WLCG Operations Coordination Minutes - 1st November 2012

Agenda

Attendance

  • Local: Maria Girone (chair), Andrea Sciabà (secretary), Wei-Jen, Felix Lee, Alessandro Di Girolamo, Maria Dimou, Stefan Roiser, Jan Iven, Maarten Litmaath, Maite Barroso Lopez, Nicolò Magini, Simone Campana, Ikuo Ueda, Massimo Lamanna, Michail Salichos, Andrea Valassi, Ulrich Schwickerath, Ian Fisk, Oliver Gutsche, Helge Meinhard, Domenico Giordano
  • Remote: Stephen Burke, John Gordon, Si Liu, Alexei Klimentov, Burt Holzman, Dave Dykstra, Gareth Smith, Rob Quick, Di Qing, Ian Collier, Ron Trompert, Peter Solagna

Communication tools

Andrea announces that the wlcg-tier1-contacts@cernNOSPAMPLEASE.ch list has been checked and can be used to contact the Tier-1 sites. He proposes to return wlcg-operations@cernNOSPAMPLEASE.ch to its original, "pre-working group" status and create a wlcg-ops-broadcast@cernNOSPAMPLEASE.ch for broadcasts. The proposal does not encounter any objection. Maria D. proposes to add it to the CIC operations portal to be able to send the broadcasts from the web portal.

Task Force reports

CVMFS

  • Reminder sent to all site admins to fill in the twiki page, so far we have responses from ~ 1/3 of sites
  • Sites that deployed CVMFS since the last meeting
    • DESY-ZN (LHCb)
    • IN2P3-CC (CMS)
    • IN2P3-CC-T2 (CMS)
    • ru-PNPI (ATLAS, CMS, LHCb)
    • RU-Protvino-IHEP (CMS)
    • UAM-LCG2 (ATLAS)
  • Total deployment status (since start of task force): 94 sites contacted, 13 sites deployed, 1 site decomissioned
  • Sites asking for new CVMFS version 2.1 with shared cache and NFS export (release foreseen for Q1/2014)

gLExec

  • ATLAS: integration of glexec usage into the pilot code has restarted; testing expected in the coming weeks.

PerfSonar

Simone presented some slides.
  • The PS service type has been added to GOC; Simone and Rob will discuss later today how to do it for OSG.
  • Now we have the list of the most important sites and channels to test; the next step is to:
    • register existing PS instances in GOC/OIM
    • install PS at sites which do not have it
Oliver asks if there is any recommendation for using a special hardware setup, as it is the case in the US. Simone answers that this is not the case for now (but it is recommended to use different nodes for the bandwidth and latency measurements) but he will discuss it with Shawn.

Tracking tools

ALARM raising for additional CERN services?
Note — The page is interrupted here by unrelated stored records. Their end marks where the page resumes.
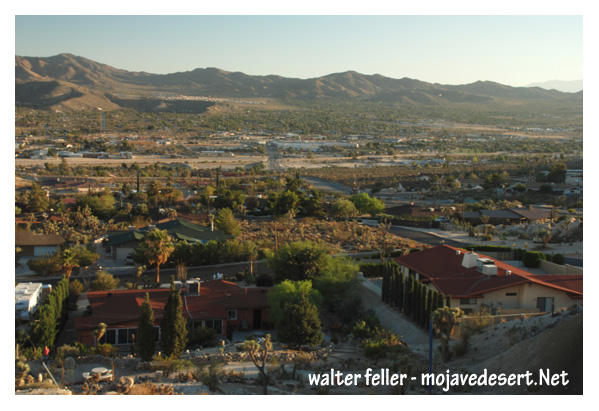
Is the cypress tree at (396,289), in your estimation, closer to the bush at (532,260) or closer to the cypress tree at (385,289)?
the cypress tree at (385,289)

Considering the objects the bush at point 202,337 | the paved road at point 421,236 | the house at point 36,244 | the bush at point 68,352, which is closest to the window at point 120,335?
the bush at point 202,337

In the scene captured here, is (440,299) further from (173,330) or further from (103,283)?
(103,283)

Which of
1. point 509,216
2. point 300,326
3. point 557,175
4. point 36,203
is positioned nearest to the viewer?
point 300,326

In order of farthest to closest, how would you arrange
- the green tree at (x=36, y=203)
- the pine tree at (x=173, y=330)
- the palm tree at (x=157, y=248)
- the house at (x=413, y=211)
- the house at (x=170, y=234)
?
the house at (x=413, y=211)
the green tree at (x=36, y=203)
the house at (x=170, y=234)
the palm tree at (x=157, y=248)
the pine tree at (x=173, y=330)

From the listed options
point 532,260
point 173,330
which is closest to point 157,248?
point 173,330

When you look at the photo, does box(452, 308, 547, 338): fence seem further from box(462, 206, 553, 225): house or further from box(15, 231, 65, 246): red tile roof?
box(462, 206, 553, 225): house

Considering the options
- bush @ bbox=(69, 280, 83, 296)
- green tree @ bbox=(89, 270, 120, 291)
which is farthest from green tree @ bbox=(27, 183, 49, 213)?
bush @ bbox=(69, 280, 83, 296)

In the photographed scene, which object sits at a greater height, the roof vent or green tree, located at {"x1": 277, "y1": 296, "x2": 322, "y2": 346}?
the roof vent
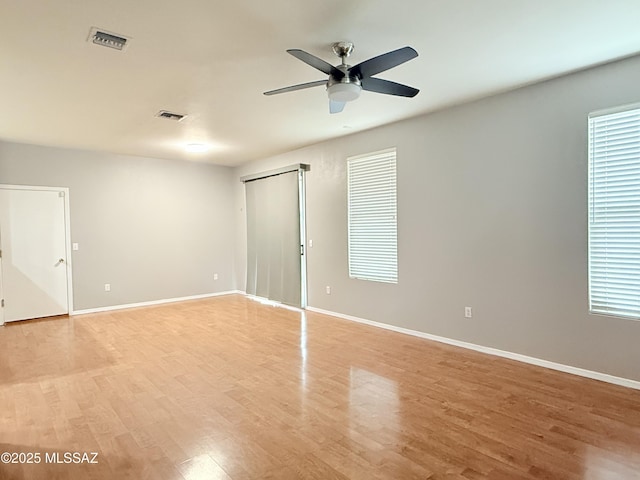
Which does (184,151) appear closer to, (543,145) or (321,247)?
(321,247)

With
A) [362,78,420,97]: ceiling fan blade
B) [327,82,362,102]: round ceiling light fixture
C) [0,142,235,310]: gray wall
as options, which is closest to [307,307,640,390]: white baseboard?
[362,78,420,97]: ceiling fan blade

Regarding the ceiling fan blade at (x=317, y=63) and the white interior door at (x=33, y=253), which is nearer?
the ceiling fan blade at (x=317, y=63)

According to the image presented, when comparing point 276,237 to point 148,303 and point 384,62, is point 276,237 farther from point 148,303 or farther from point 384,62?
point 384,62

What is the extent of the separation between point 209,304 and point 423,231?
435 centimetres

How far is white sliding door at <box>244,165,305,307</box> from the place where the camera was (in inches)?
252

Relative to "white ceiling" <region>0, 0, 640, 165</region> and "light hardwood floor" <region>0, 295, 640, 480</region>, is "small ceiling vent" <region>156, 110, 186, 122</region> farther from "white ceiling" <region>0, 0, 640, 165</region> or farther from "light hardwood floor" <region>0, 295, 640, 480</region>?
"light hardwood floor" <region>0, 295, 640, 480</region>

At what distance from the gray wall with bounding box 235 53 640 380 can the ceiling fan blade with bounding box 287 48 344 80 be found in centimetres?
147

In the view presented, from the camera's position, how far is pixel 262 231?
7.24 metres

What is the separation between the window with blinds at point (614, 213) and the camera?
3.08 meters

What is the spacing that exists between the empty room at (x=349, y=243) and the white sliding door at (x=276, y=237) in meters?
0.11

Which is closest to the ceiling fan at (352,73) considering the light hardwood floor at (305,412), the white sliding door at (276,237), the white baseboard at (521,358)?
the light hardwood floor at (305,412)

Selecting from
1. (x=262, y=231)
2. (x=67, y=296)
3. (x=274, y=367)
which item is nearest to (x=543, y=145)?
(x=274, y=367)

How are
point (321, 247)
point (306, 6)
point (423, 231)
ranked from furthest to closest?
point (321, 247), point (423, 231), point (306, 6)

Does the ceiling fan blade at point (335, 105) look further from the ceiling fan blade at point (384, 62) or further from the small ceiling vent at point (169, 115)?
the small ceiling vent at point (169, 115)
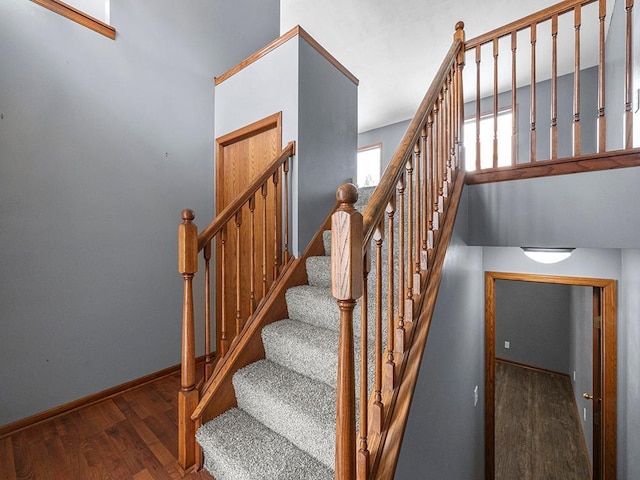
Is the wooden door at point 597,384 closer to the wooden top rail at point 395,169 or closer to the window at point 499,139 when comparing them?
the wooden top rail at point 395,169

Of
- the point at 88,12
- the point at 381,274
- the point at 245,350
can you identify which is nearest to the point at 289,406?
the point at 245,350

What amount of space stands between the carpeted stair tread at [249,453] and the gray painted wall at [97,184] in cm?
130

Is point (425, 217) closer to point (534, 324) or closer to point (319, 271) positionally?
point (319, 271)

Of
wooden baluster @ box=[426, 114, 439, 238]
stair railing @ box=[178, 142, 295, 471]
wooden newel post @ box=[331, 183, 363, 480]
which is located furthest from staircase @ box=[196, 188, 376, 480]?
wooden baluster @ box=[426, 114, 439, 238]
This item concerns the Tier0 only. Presentation http://indico.cern.ch/getFile.py/access?subContId=0&contribId=1&resId=1&materialId=slides&confId=215003 was prepared on ATLAS request. The 2012/11/20 WLCG MB will discuss which additional services (if any) should be added in the list of services eligible to raise ALARMs. E-groups' "criticality", in particular, should be well justified, the service being supported by another department (not CERN IT). Implementation-wise, there is consensus that GGUS ALARMs is the way to go.

Maria G. encourages the experiments to give her the list of additional services for which it should be possible to submit ALARM tickets. She will bring this up at the MB in two weeks during her update on the service criticality.

Maite points out that it never happened that ALARM tickets were abused and that it is correct to use them for any serious incident.

Maarten clarifies that sending an alarm ticket does not necessarily awake an expert in the night: only the operator will immediately react, and follow the published procedures. Helge says that for most services an SMS is sent to the expert at any time, and then he/she decides how to proceed. The general consensus is that the operator's response time is always very short and the experts' response more than adequate in most cases, even when support is best effort (as for the majority of the services).

Rob asks why the twiki is considered so critical and Ian explains that it's basically because almost all experiment documentation is on twiki, including the procedures to restart services!

Send GGUS reminders for outstanding tickets to "Notified Sites" as well (not only ROCs/NGIs)?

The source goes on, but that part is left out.